Como en tantas ocasiones fatales, Ignacio no tenía
que haber toreado en Manzanares aquel 11 de agosto de hace 85 años. Pero acudió
finalmente al ruedo manchego en sustitución de Domingo Ortega, que había
sufrido un leve accidente de automóvil que le impedía cumplir su compromiso. El
diestro toledano estaba anunciado junto al rejoneador portugués Simao da Veiga
y los matadores de toros Armillita y Alfredo Corrochano. Ignacio había toreado
el día anterior en Huesca y sus planes iniciales contemplaban pasar la jornada
del día 11 descansando antes de viajar a Pontevedra, plaza en la que tenía que
cumplir su siguiente contrato. Le llamaron con el tiempo justo. Por la premura
del tiempo, los condicionantes y las precarias comunicaciones de la época ni
siquiera pudo contar con su propia cuadrilla, que ya se encontraba de viaje al
coso gallego siguiendo el guión marcado por la agenda del matador. Pero la leve
lesión de Domingo Ortega iba a alterar los planes previstos y a cambiar la
propia historia del toreo.
Sánchez Mejías llegó temprano a Manzanares. Había
viajado en automóvil desde Madrid después de un primer y accidentado periplo en
coche desde Huesca a Zaragoza y desde allí -ya en el tren expreso- hasta la
capital. El veterano diestro ya venía acompañado de la improvisada cuadrilla,
reclutada a toda prisa en el Foro después de intentar, infructuosamente, contar
con los hombres de Domingo Ortega. Pero la gente de plata ya había iniciado el
camino de vuelta después de conocer la lesión de su matador. Ignacio se instaló
en el Parador; en la misma habitación -la número 13- que se había preparado
para Ortega y se vio obligado -por primera, única y última vez en su vida- a
sacar los números de los toros a lidiar por la tarde, marcados con el hierro de
Ayala, una oscura vacada a la que nunca se había enfrentado. Sin saberlo,
estaba sacando del sombrero del vaquero su propio certificado de defunción.
Algunos biógrafos recogen situaciones y gestos que se han querido dibujar como
premonitorias. Pero no pasarían de la anécdota si no fuera por la tragedia que
estaba a punto de consumarse en aquel anillo ardiente. Parecía una tarde más,
perdida entre el nomadeo agosteño de los hombres de luces. Pero el primero de
la tarde, de nombre ‘Granadino’, le apretó contra las tablas cuando trataba de
iniciar el trasteo con pases por alto, sentado en el estribo. La cornada, en el
muslo, era de caballo y dejó un impresionante charco de sangre.
A pesar de la disposición del médico local,
Ignacio se negó a ser operado en Manzanares. Se pidió un coche a Madrid y se
disparó la espera. Una avería del vehículo dispuesto alargó aún más aquella
angustiosa agonía.
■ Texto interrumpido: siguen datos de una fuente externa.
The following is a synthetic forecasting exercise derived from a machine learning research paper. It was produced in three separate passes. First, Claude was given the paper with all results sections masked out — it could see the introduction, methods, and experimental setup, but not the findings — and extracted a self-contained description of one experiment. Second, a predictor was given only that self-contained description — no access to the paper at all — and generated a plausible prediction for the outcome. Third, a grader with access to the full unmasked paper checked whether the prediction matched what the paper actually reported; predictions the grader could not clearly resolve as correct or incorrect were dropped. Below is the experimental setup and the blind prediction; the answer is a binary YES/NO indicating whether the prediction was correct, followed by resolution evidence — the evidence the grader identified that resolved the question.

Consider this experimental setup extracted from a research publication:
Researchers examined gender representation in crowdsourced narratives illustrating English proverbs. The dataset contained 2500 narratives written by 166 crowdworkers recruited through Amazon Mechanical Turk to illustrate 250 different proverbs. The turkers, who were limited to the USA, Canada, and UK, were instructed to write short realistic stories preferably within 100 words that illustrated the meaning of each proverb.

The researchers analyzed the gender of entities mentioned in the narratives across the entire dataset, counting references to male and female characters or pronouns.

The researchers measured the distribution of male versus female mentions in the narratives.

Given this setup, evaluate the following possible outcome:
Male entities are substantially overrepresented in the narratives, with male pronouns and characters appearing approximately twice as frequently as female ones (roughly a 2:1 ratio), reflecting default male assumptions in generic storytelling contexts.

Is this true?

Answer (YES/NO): NO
El torero llegó a la capital de madrugada. La cosa ya
pintaba muy mal al día siguiente y la gangrena era una certeza irremediable en
la anochecida. Su mujer, Lola Gómez Ortega, y su hija Piruja pudieron
despedirse del moribundo. Dejaron pasar a su amante, La Argentinita. Ignacio
dejaba de existir en la mañana del día 13. Manolo Caracol colocó crespones de
luto en las columnas de la Alameda antes de que el cuerpo de Ignacio
-trasladado a Sevilla- fuera sepultado en el panteón de Joselito, bajo el
mausoleo modelado por Benlliure, que también había retratado en bronce a
Ignacio portando el ataúd del rey de los toreros; al mismo que había sostenido
la cabeza muerta en Talavera catorce años antes. España se despedía de una
época, “...a las cinco en punto de la tarde”.